Data entries:
***

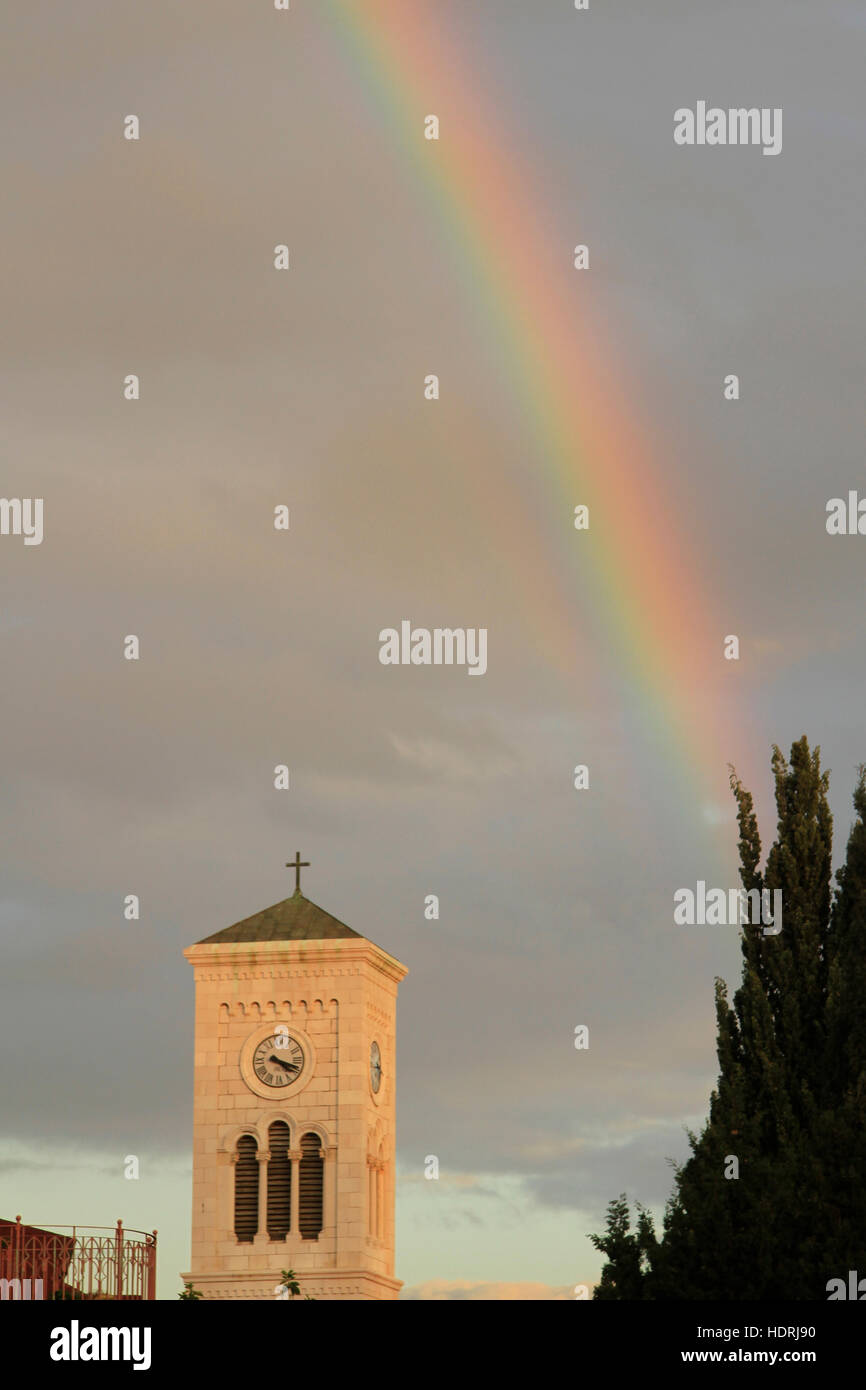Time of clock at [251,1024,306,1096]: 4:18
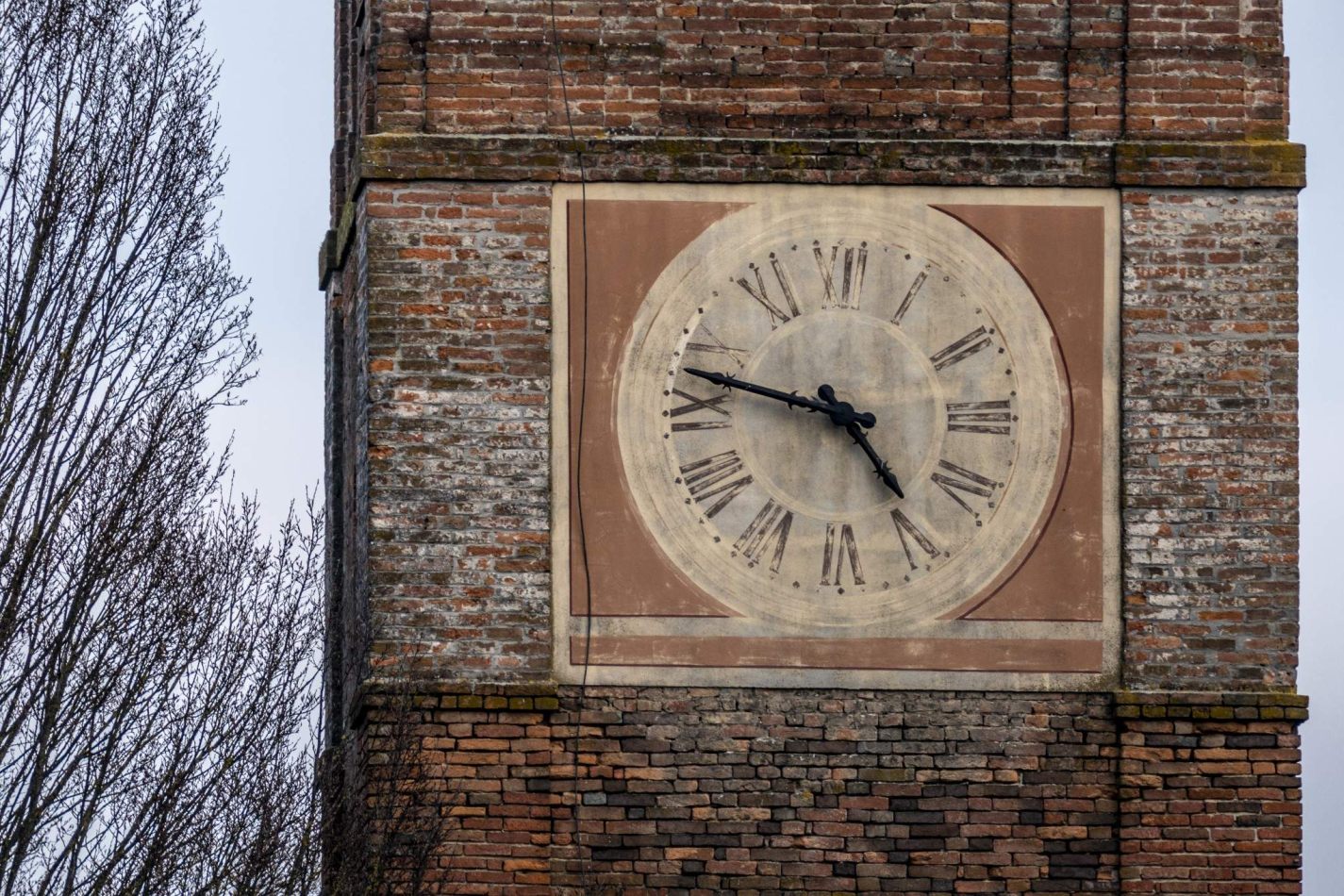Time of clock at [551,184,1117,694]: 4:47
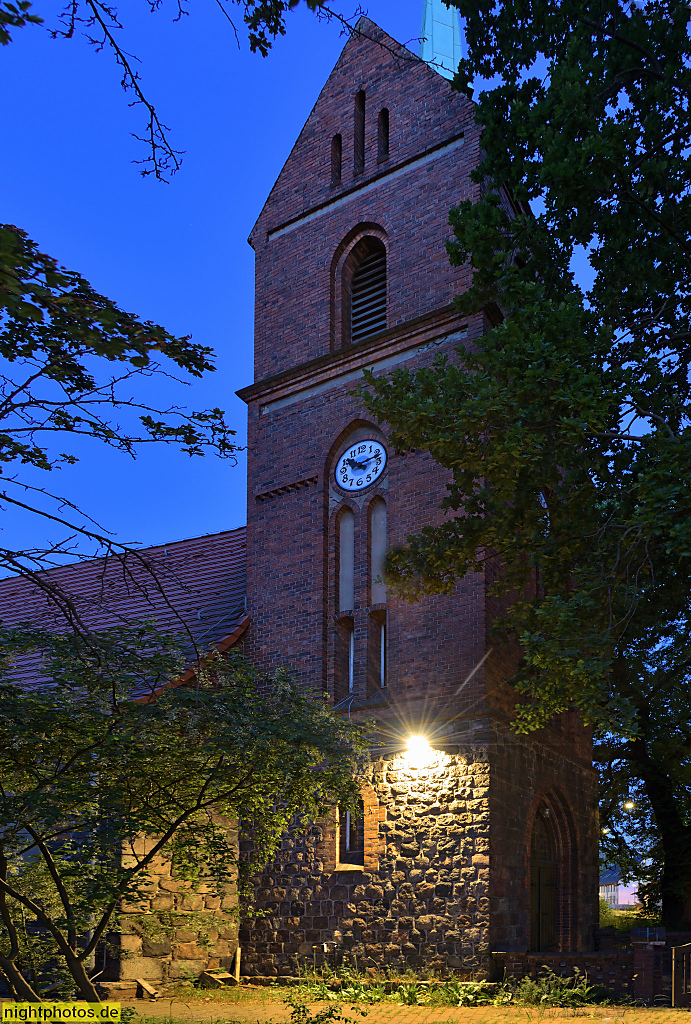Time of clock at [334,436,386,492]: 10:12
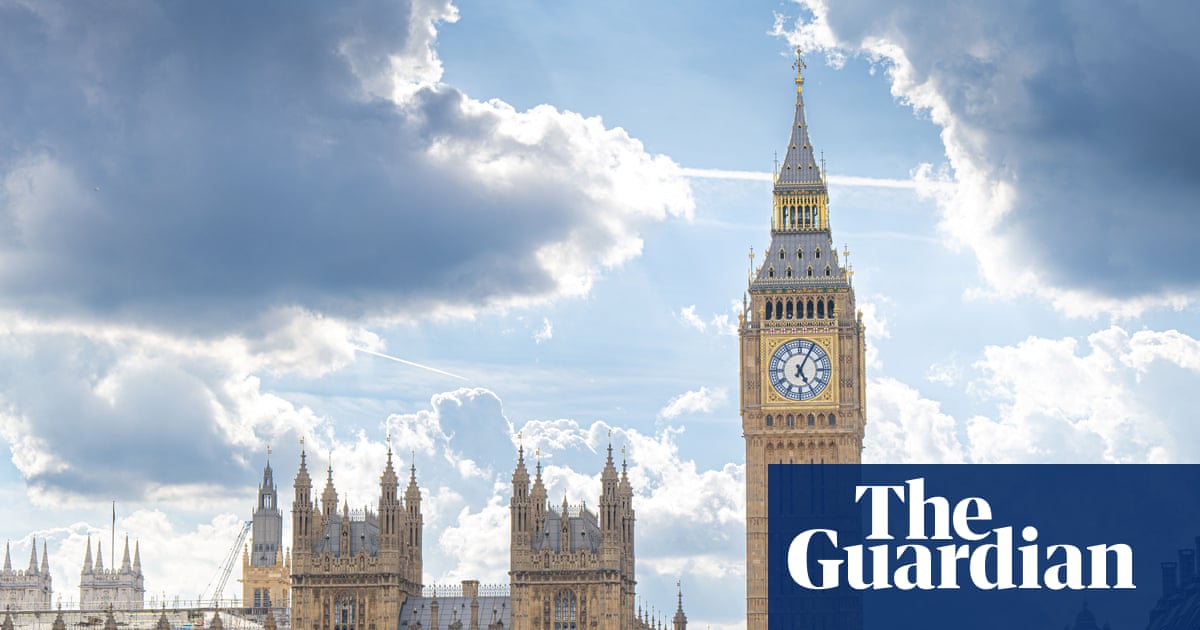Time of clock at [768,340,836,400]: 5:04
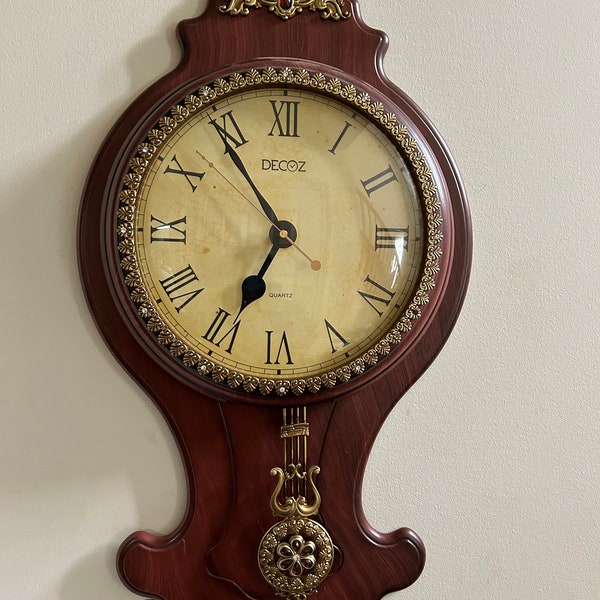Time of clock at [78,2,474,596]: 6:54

***

**Written task:** Reproduce each line of the records above verbatim, omitting the pictures.

**The result:**
Time of clock at [251,1024,306,1096]: 4:18
Time of clock at [551,184,1117,694]: 4:47
Time of clock at [334,436,386,492]: 10:12
Time of clock at [768,340,836,400]: 5:04
Time of clock at [78,2,474,596]: 6:54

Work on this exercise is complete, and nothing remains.